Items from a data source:
======

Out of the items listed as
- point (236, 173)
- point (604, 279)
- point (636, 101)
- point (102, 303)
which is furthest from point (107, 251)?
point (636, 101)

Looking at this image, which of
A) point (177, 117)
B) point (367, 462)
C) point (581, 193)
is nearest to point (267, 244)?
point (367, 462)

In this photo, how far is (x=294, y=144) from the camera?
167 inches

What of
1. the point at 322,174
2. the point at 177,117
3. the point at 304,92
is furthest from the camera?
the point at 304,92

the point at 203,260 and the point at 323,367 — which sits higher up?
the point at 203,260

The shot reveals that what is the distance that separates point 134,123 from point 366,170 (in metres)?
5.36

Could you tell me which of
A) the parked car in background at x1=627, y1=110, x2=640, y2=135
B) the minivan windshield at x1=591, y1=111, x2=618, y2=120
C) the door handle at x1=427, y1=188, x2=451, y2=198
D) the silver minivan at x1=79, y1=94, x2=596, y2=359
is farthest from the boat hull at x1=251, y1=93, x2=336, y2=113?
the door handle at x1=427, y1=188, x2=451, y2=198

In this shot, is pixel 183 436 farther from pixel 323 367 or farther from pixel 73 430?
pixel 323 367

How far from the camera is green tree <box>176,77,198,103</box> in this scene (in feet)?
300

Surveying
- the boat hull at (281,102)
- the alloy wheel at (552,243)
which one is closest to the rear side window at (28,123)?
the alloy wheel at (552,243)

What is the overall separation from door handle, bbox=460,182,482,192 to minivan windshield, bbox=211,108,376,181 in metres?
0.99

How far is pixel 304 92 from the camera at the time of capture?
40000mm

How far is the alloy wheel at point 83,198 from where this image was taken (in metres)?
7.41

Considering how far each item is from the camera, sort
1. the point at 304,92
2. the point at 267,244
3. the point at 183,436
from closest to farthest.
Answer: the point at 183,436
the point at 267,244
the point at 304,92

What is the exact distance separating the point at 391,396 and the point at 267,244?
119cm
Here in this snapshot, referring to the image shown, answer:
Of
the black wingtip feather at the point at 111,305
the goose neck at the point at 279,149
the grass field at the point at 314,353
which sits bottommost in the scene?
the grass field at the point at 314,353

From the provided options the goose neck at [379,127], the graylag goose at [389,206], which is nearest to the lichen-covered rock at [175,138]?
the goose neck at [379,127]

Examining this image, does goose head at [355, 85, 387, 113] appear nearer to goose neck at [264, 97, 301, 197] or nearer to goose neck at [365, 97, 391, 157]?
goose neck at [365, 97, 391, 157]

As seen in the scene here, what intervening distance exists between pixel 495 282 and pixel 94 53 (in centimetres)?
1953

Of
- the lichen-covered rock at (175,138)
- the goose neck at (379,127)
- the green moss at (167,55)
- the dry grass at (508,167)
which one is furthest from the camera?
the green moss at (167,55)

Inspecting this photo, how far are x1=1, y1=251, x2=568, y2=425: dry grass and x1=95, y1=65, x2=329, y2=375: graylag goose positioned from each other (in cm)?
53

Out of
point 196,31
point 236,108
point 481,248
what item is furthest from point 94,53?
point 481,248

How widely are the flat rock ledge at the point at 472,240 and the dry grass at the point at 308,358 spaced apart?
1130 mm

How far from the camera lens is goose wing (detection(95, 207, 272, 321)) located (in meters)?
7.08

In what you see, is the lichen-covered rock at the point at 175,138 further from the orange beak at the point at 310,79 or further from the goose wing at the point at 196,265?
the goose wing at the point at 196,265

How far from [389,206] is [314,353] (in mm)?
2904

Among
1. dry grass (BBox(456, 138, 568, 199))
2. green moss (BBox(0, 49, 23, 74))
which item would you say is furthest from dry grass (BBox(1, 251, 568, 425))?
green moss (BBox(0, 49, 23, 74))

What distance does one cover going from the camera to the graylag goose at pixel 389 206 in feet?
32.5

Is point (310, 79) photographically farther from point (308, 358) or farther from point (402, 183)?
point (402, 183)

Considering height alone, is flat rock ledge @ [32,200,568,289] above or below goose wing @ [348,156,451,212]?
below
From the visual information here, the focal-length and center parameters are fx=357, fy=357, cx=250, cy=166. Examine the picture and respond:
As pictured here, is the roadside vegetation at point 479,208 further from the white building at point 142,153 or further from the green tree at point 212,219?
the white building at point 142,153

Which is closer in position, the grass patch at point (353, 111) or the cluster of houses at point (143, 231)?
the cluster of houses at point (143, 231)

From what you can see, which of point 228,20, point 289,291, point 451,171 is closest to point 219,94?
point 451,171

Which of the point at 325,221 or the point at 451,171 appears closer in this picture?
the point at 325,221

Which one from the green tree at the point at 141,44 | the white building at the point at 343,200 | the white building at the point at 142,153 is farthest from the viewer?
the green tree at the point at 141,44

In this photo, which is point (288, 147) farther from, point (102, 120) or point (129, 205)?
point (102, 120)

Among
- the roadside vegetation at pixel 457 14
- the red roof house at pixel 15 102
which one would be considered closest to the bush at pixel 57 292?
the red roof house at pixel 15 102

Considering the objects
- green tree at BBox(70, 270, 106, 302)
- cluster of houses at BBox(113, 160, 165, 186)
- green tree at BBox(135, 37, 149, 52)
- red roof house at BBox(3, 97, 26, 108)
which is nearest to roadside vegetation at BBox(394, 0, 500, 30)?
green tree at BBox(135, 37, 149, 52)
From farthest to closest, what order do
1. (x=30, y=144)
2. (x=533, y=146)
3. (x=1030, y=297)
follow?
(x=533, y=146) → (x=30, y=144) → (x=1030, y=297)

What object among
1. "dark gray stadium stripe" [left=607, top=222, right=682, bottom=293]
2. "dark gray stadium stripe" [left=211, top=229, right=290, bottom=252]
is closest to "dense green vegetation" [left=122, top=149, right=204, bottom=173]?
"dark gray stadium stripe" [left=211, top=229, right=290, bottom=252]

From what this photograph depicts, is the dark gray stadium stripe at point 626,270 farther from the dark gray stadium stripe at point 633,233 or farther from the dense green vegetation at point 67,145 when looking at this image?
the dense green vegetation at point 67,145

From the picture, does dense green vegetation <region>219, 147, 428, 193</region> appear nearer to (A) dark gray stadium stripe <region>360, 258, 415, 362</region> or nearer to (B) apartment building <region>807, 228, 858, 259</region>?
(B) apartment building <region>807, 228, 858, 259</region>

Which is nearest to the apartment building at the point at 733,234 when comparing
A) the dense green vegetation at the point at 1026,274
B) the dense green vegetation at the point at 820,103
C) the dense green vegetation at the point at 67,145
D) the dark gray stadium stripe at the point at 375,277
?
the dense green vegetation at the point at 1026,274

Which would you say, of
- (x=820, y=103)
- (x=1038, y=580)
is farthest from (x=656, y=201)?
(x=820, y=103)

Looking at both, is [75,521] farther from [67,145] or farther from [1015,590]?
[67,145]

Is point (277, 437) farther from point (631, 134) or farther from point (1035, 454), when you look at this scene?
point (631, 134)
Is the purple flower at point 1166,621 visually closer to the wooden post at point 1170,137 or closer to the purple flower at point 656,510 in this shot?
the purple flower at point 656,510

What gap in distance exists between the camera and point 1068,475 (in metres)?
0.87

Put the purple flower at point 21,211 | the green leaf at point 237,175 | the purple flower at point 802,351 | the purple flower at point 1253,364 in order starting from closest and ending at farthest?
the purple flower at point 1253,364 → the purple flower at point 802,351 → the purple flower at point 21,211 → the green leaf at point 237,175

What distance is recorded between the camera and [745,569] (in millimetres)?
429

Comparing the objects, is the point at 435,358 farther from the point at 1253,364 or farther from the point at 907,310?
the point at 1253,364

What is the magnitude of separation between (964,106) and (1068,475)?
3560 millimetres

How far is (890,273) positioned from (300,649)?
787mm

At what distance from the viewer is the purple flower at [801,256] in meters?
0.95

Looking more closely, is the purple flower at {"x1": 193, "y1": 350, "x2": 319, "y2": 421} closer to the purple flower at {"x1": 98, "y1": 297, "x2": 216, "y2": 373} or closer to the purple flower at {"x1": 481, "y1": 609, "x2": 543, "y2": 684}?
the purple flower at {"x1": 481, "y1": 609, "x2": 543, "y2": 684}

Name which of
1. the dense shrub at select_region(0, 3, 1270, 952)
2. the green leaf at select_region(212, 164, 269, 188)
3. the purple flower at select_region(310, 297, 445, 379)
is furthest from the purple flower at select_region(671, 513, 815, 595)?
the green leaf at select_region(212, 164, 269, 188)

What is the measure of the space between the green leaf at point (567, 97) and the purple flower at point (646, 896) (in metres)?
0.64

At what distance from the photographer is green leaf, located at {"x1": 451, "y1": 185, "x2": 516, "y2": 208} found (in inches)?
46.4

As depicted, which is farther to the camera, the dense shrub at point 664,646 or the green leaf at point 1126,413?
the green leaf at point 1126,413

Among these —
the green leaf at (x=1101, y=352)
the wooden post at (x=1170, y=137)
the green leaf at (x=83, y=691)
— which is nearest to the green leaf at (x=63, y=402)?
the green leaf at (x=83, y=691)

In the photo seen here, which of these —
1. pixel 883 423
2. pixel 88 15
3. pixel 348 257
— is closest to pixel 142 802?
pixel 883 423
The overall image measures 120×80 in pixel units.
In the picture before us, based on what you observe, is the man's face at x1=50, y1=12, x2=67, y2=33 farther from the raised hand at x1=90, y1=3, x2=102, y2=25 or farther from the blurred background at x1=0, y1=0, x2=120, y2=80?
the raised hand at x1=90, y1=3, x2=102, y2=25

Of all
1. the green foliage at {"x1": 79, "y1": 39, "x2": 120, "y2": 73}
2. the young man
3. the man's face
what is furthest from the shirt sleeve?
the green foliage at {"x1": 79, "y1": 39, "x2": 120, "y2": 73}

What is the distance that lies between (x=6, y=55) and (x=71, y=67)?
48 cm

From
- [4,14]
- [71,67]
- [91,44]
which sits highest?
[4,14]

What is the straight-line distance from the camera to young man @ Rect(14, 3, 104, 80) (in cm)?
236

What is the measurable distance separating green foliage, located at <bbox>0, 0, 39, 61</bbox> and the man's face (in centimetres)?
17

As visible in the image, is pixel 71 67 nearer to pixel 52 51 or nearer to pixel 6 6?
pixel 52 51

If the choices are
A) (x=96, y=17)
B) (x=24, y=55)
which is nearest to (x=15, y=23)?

======

→ Brief
Restate the final lines of the listing above word for word, beginning at the line that contains "What is the distance that lies".

→ Full answer
What is the distance that lies between (x=6, y=55) and (x=71, y=67)?
48 cm

From
- [4,14]
- [71,67]
- [91,44]
which sits highest?
[4,14]

What is the straight-line distance from the camera to young man @ Rect(14, 3, 104, 80) (in cm)?
236

What is the measurable distance separating green foliage, located at <bbox>0, 0, 39, 61</bbox> and the man's face (in centimetres)?
17

As visible in the image, is pixel 71 67 nearer to pixel 52 51 or nearer to pixel 6 6?
pixel 52 51

If the choices are
A) (x=96, y=17)
B) (x=24, y=55)
which is nearest to (x=15, y=23)?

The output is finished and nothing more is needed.